Published on September 21st, 2023 | by Mitchell Driskell0
The Local Lawyer: Barstool Briefs Part 41: “Short Stories on Legal Affairs”
DeSantos Rollins vs. Ole Miss
DeSanto Rollins has filed a lawsuit against Ole Miss and Coach Kiffin making allegations that his mental health issues were ignored by the football staff and that he was penalized for have a “mental health crises.” His lawsuit is filed in Federal Court here in Oxford (the big brick courthouse across and a little down the street from The Levee, Rafters, and St. Leo). I have read the “Complaint,” which is the document filed by the person bringing a lawsuit that starts the lawsuit.
The information in the Complaint is only one side of the story. Sometimes the allegations contained in a lawsuit are true, sometimes the allegations are false, the allegations are always written by a lawyer and intended to paint the best possible picture for the person bringing the lawsuit. The lawsuit alleges that NCAA schools, like Ole Miss, have agreed to have written procedures for addressing mental health problems of student athletes.
The lawsuit states that in 2014 the NCAA published a manual entitled “Mind, Body and Sport Understanding and Supporting Student=Athlete Mental Wellness” which was supposed to be followed by all NCAA schools. The lawsuit alleges that the NCAA published another manual the same year, “Inter-Association Consensus Document: Best Practices for Understanding and Supporting Student-Athlete Mental Wellness,” which was also supposed to be followed by NCAA schools. The lawsuit alleges that all schools were required to follow these manuals and have “written institutional procedures for routine mental health needs.”
The lawsuit further alleges a 2019 SEC rule requiring schools to distribute written mental health educational materials and resources to student athletes. The lawsuit alleges that Ole Miss did not follow a single one of these rules and that football staff was not trained on and did know how to identify mental health issues and then help student athletes who are having mental health issues. The lawsuit alleges that Rollins has gone through a series of injuries over the past two years and that these injuries have caused Rollins to first be frustrated and then anxious and depressed. The lawsuit says he did not recognize his need for mental health treatment but would have if Ole Miss had followed the NCAA and SEC rules requiring the school to educate student athletes on mental health issues. The lawsuit says that he displayed obvious signs of mental health problems and that if the football staff had been properly trained on mental health issues then someone would have spotted Rollins problem and referred him to mental health treatment.

■ ■ ■

Direction:
Continue the column about the Rollins lawsuit against Ole Miss, starting right after its last sentence.

■ ■ ■

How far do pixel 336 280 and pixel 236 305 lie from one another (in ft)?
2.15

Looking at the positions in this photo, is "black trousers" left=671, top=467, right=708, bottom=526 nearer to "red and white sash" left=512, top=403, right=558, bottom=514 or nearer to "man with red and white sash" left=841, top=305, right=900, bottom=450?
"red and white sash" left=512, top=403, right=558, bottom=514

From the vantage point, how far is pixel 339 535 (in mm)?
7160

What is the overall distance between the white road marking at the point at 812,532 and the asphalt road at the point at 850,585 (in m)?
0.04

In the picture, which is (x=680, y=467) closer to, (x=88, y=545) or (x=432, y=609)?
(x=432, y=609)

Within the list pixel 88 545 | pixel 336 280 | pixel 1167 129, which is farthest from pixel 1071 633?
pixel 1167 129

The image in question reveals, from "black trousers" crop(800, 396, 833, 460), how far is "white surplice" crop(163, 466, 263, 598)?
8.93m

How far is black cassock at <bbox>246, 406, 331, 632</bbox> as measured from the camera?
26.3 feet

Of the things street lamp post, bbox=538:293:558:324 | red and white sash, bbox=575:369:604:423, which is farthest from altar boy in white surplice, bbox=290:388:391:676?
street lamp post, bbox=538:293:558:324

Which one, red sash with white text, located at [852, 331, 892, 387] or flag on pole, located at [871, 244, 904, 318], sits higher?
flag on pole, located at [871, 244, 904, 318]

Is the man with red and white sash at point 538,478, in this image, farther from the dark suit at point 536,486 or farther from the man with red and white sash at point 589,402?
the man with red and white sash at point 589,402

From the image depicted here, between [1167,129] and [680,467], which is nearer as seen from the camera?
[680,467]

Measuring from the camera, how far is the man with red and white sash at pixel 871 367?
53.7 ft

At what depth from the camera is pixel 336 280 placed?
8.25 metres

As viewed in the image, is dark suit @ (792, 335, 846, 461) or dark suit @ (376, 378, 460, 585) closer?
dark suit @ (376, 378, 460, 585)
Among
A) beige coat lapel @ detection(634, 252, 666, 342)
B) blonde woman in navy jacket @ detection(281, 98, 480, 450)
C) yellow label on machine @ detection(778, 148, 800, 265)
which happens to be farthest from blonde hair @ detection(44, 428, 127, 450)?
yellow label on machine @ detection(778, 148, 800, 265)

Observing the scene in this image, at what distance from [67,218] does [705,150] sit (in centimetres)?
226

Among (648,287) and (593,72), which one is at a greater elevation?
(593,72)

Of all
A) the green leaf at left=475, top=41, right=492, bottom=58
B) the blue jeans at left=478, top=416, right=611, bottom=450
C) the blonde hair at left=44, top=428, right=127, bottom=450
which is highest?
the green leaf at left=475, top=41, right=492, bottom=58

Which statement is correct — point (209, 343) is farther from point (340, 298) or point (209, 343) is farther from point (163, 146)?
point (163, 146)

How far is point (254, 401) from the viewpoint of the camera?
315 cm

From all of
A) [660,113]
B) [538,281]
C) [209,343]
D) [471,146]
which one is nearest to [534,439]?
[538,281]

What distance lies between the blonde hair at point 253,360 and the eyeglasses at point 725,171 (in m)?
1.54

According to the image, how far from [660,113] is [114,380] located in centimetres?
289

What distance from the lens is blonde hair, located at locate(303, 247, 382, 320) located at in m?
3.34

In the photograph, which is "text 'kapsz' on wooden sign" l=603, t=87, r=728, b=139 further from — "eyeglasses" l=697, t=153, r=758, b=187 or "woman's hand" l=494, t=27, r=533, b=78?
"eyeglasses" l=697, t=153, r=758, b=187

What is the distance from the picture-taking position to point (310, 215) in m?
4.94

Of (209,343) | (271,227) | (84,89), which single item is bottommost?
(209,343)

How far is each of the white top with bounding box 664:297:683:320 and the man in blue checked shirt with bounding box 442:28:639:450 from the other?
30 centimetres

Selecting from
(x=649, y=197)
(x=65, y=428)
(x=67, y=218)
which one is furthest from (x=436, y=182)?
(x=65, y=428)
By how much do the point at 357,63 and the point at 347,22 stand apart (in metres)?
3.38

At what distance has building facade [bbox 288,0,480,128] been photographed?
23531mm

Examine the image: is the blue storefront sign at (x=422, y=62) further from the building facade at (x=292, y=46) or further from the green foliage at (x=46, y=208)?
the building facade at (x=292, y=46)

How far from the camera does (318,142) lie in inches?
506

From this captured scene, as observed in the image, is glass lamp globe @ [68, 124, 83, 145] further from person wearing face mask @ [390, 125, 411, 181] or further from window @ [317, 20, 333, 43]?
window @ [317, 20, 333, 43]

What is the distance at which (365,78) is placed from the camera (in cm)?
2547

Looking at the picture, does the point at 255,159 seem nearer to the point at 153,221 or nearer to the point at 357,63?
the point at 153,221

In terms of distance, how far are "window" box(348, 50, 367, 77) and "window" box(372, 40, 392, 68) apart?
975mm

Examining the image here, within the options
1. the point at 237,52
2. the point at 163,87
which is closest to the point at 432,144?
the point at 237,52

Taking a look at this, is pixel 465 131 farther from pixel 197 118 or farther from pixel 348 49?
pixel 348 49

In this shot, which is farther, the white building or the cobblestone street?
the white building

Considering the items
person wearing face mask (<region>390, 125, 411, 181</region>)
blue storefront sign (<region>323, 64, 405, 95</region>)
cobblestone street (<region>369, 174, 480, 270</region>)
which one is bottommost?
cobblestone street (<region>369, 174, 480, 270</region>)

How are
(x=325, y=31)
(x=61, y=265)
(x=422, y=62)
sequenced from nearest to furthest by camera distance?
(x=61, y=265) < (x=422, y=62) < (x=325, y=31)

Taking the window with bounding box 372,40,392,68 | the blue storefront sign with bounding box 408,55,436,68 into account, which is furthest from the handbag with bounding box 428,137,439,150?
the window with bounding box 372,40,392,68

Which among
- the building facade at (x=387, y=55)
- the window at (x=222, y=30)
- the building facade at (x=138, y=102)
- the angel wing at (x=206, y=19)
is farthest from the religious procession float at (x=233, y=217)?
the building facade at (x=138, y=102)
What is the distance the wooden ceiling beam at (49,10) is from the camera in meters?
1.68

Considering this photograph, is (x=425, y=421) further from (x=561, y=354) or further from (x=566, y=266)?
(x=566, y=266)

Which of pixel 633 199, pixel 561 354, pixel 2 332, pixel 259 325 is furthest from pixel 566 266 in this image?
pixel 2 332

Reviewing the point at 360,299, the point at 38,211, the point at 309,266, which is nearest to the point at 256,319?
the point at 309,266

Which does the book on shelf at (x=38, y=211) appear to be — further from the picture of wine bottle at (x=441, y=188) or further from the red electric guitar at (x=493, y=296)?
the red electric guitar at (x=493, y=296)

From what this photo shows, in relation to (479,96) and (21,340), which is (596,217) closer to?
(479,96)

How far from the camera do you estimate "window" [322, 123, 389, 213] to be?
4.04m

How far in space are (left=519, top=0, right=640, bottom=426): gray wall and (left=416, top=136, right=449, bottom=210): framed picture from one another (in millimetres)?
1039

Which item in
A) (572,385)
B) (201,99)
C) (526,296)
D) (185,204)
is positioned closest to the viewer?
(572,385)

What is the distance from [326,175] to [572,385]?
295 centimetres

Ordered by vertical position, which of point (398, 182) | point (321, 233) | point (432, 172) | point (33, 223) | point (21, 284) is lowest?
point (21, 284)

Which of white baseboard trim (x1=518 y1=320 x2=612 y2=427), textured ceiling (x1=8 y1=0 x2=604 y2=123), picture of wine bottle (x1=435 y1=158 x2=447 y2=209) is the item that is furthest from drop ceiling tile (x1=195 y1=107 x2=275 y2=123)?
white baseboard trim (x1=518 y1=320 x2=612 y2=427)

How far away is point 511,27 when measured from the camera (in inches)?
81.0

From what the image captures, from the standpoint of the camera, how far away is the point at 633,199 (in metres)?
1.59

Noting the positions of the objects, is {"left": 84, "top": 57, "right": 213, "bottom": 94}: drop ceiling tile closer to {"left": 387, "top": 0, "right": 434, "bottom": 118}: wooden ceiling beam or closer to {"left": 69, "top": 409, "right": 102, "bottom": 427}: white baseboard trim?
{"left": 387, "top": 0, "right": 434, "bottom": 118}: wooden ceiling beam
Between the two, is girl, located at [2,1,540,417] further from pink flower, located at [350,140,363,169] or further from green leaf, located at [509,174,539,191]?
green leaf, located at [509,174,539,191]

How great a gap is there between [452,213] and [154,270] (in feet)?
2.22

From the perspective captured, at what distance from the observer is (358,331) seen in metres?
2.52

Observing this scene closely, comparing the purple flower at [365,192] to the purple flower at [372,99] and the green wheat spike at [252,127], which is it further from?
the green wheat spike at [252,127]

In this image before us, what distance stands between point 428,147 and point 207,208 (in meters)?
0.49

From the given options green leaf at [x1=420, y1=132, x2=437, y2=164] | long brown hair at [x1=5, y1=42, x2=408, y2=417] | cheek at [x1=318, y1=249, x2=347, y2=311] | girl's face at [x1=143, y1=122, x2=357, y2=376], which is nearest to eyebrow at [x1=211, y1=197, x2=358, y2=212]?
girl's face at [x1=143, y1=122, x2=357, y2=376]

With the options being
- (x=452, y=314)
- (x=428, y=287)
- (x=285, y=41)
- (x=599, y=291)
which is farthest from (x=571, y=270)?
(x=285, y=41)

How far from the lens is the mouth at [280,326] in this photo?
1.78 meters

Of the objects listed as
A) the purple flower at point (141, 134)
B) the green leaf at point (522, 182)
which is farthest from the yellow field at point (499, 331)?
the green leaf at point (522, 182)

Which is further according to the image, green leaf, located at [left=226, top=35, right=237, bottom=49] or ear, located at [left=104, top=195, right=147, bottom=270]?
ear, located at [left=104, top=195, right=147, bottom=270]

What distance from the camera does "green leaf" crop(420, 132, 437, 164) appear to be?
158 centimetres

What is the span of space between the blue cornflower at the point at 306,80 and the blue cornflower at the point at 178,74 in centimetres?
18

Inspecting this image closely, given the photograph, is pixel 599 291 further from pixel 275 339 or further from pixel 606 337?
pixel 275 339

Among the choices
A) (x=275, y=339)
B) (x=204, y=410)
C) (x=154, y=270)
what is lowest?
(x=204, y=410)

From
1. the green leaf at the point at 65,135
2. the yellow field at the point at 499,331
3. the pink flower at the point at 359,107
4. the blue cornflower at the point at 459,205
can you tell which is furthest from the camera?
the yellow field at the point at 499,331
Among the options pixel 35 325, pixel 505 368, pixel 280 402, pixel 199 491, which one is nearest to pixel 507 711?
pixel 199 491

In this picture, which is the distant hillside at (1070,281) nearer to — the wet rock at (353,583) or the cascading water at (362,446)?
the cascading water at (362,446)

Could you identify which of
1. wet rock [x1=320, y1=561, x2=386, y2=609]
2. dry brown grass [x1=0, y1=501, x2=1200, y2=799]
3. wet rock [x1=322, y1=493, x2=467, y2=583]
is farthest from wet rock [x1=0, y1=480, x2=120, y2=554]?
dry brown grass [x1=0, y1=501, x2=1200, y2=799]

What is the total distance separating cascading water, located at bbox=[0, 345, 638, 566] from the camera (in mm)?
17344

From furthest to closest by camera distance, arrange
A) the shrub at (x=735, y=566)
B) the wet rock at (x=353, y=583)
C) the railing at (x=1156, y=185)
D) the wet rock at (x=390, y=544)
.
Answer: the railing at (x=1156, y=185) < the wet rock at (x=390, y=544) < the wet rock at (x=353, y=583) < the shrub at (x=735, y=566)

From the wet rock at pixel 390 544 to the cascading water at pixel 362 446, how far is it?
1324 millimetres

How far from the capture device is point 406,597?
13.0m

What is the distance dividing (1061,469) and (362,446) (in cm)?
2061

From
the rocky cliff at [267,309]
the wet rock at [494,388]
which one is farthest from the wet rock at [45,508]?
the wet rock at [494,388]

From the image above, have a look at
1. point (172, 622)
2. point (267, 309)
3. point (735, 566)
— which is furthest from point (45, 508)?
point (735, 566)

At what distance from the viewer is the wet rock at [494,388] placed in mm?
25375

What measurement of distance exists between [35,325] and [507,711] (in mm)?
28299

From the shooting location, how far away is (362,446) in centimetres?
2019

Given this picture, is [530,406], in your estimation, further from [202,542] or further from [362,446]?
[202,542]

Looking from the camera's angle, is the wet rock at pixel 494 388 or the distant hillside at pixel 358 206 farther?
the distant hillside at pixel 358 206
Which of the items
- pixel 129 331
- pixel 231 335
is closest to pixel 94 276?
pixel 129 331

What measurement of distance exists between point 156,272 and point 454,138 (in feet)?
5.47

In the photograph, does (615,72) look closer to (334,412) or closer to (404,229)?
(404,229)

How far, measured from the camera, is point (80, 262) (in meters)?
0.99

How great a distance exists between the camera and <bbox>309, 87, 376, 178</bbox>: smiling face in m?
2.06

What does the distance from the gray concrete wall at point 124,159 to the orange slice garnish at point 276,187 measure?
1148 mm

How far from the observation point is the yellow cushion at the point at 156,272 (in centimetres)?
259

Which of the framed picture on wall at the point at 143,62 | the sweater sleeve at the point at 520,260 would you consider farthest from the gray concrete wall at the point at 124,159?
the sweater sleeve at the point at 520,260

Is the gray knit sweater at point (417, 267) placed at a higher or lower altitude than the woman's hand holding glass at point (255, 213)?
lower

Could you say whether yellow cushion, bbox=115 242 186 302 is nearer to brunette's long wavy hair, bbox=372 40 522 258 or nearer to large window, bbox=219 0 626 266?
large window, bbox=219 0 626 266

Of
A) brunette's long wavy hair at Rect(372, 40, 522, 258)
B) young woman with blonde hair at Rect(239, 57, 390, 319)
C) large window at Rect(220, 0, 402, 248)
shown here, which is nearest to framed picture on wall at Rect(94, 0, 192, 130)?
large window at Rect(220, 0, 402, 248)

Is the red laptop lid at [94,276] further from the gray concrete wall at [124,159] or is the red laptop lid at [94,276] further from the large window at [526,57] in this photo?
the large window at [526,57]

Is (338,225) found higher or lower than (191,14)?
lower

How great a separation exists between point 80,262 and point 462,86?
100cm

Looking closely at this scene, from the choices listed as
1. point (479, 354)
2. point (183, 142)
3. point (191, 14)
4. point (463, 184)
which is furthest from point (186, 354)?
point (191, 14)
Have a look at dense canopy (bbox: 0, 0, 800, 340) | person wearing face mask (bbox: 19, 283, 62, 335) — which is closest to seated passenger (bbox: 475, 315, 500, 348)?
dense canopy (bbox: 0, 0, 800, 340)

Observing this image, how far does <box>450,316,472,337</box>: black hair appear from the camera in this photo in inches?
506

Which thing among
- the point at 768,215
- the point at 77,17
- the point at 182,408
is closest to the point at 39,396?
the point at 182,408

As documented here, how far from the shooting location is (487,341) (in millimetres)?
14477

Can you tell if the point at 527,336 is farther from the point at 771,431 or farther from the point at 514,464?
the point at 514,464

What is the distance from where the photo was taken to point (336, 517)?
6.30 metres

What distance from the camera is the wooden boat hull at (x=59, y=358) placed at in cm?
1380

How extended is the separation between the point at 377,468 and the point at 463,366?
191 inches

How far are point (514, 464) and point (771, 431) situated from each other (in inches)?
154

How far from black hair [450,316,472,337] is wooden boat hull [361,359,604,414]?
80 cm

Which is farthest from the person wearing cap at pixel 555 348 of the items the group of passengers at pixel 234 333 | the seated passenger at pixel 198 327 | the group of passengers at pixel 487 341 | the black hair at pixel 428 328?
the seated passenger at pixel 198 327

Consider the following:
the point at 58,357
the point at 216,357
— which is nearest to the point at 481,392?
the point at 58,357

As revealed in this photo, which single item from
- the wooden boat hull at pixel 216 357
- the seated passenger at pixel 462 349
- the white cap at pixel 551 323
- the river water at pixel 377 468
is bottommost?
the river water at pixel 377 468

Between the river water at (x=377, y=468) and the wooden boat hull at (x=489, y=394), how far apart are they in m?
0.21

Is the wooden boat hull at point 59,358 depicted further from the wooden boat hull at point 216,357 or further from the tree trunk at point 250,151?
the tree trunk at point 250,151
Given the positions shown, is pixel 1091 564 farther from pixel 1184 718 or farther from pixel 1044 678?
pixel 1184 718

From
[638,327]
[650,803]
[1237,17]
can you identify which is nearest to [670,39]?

■ ■ ■

Output for this task:
Instead, the lawsuit alleges, Rollins continued to decline and he was then pressured to transfer. The lawsuit says Rollins decided not to transfer and was called in to Kiffin’s office where Kiffin told him he was being moved from defensive tackle to scout team offensive line, possibly as a punishment for not transferring. The lawsuit alleges that Kiffin yelled at Rollins in a hostile and verbally threatening tone. The lawsuit alleges that Rollins told Kiffin that he, Rollins, was going to take a “mental health break” but Kiffin continued to yell at him. (Author’s note: If Rollins was not trained on mental health issues, how did he know what a “mental health break” was and that it was a thing he could take?). The lawsuit alleges that Rollins and his mother then contacted other coaches and staff about the need for a “mental health break.”
The lawsuit alleges that Ole Miss then scheduled a meeting for Rollins with a sports psychologist in February, 2023 who suggested a “step back” from football so that Rollins could take care of his mental issues. The lawsuit alleges a second meeting with Kiffin in March, 2023 where Kiffin absolutely tore into Rollins. (Authors Note: It appears that Rollins was missing practice or other team functions during this time period but missing practice is not mentioned in the Complaint.)
The lawsuit contains what appears to be a word-for-word transcript of the meeting, but no audio recording was filed with the lawsuit, which would be expected if there was an audio recording of the meeting. I would be surprised if Rollins’ lawyer made such specific allegations if he did not have an audio recording. The lawsuit alleges that Rollins’ mistreatment is based on race and gender which makes his case against Ole Miss a case of constitutional violations. Rollins also claims violations of the Americans with Disabilities Act and the Rehabilitation Act, which are more federal legal actions based on United States, not Mississippi, law.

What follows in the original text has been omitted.